Updated

Hispanic wealth in the United States is expected to triple by 2025 – provided we are not hit by another mega recession and trends continue more or less as they are today.

A study conducted by the St. Louis Federal Reserve Bank, in Missouri, anticipates that Hispanic families’ net worth or wealth (i.e. assets minus liabilities) will range between $2.5 trillion and $4.4 trillion 11 years from now.

In 2010, Hispanic families had about $1.4 trillion of net worth or approximately 2.2 percent of U.S.’s total wealth.

The range offered by the St. Louis Fed study places the Hispanic community owning between 2.6 and 3.2 of the nation’s total wealth in 2025.

However, even when these estimates would accomplish a new record for the Latino demographic, most of Hispanic families would remain far less wealthy than white and Asian families.

For the study, St.

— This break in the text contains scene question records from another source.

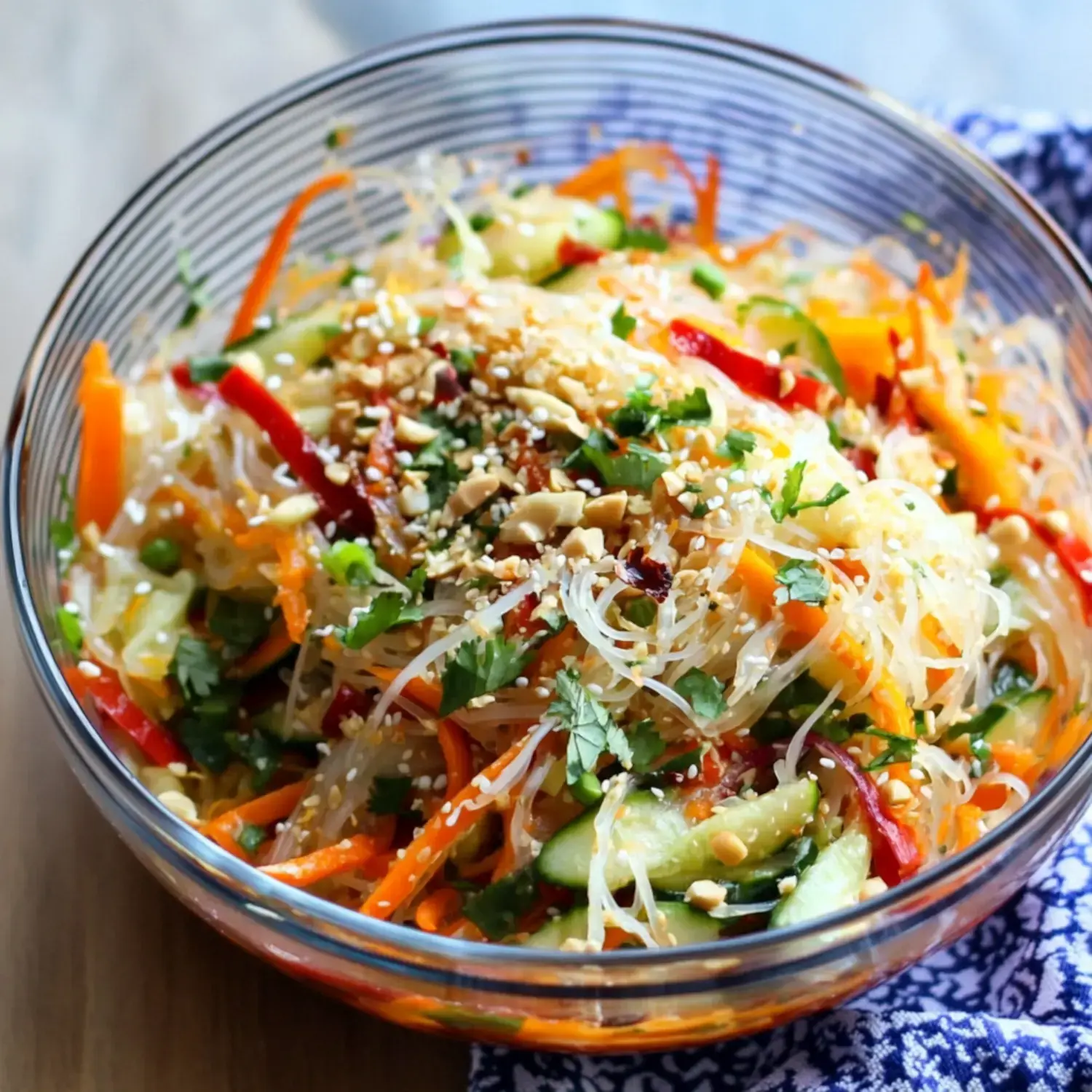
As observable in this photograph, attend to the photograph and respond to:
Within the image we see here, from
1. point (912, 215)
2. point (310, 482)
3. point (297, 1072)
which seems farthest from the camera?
point (912, 215)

Louis Federal Reserve Bank, one of the 12 banks that make up the United States central bank, used census projections of population growth and took two different approaches given the uncertainty due to the recent recession.

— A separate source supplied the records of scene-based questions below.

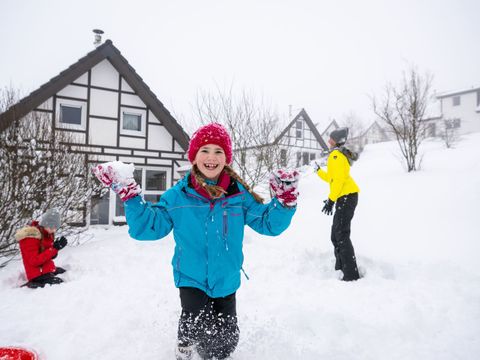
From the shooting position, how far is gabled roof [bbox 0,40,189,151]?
27.7 ft

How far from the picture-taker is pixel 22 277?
436cm

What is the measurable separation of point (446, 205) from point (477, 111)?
31623 mm

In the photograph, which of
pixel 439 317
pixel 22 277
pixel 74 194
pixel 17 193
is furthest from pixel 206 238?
pixel 74 194

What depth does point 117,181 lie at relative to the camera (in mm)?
1756

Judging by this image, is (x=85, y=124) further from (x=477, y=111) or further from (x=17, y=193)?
(x=477, y=111)

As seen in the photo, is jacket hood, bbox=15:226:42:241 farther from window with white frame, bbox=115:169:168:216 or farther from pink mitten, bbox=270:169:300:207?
window with white frame, bbox=115:169:168:216

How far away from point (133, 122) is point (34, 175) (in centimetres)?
547

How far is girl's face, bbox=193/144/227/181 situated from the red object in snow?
1.99 m

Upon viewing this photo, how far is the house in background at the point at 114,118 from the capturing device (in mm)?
9156

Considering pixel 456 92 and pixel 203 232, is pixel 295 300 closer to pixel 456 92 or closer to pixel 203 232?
pixel 203 232

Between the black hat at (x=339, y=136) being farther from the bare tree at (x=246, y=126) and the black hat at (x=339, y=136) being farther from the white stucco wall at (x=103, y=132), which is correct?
the white stucco wall at (x=103, y=132)

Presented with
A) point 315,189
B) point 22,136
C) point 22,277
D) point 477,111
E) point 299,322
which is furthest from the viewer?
point 477,111

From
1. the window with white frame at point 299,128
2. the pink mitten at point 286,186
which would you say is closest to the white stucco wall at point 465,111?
the window with white frame at point 299,128

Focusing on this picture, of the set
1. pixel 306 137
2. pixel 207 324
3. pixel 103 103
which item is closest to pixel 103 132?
pixel 103 103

“In the first approach there would be a reversion to [pre-recession] trend by 2025 and the growth would begin at the 2010 level with no reversion to the previous [2008 – 2010] trend,” Dr. William Emmons, Senior Economic Advisor of the Center for Household Financial Stability at the St. Louis Federal Reserve, told Fox News Latino.

“It assumes the housing market will bounce back to something like the previous trend,” he explained.

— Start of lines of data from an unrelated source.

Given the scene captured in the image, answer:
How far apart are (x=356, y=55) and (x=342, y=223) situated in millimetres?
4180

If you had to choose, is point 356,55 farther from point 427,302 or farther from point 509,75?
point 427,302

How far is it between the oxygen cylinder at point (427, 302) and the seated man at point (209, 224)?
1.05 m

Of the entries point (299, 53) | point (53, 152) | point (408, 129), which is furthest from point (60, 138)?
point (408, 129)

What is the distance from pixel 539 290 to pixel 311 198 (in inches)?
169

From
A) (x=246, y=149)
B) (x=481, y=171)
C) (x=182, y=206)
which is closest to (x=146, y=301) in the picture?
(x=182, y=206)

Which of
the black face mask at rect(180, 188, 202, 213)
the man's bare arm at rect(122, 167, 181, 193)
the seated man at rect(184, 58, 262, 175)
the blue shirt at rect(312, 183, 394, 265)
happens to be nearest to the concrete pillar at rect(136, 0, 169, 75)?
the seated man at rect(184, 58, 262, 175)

Assuming the recession’s losses are not permanent, the St. Louis Federal Reserve’s first scenario showed the Hispanic share of total wealth increasing to 3.2 percent by 2025 and reverting to growth trends from previous decades before the recession.

In the St. Louis Federal Reserve’s second scenario, the recession losses are irretrievable and the Hispanic share of total wealth would only increase because of the population’s exceptional projected growth. This would result in average growth resuming to 2010 levels of 2.6 percent.

“The second assumption is a little bit more likely [because] house prices were probably over valued in 2007 in many places – especially in places with a lot of Hispanic families – where house prices were very, very high relative to income,” Emmons said. “[The housing market] crashed quite a bit and there has been some bounce back, but I think it doesn’t look like we’re going to go back to the trend that was in power before.”

Regardless of the assumptions used however, the St. Louis Federal Reserve stated that total Hispanic wealth is likely to grow notably faster than overall wealth. And a significant portion of this increase, the study noted, would result from the Hispanic population growing faster than any other racial or ethnic group in the country – rather than purely from per-capita increases alone.

Conversely, had the surging growth in population not been taken into account, the Reserve states that the Hispanic wealth share in 2025 would only range between 2.0 percent or 2.4 percent of total wealth – just a minor decrease or increase from the 2010 share.

“[As Hispanic] families grow, and I think this has been the history of other groups as well (…) wealth increases then educational attainment increases, incomes increase and that provides an opportunity to have more diversified assets and to rely less on borrowing.” Emmons told FNL.

“It’s certainly something that we should hope happens and work toward making it happen,” he said.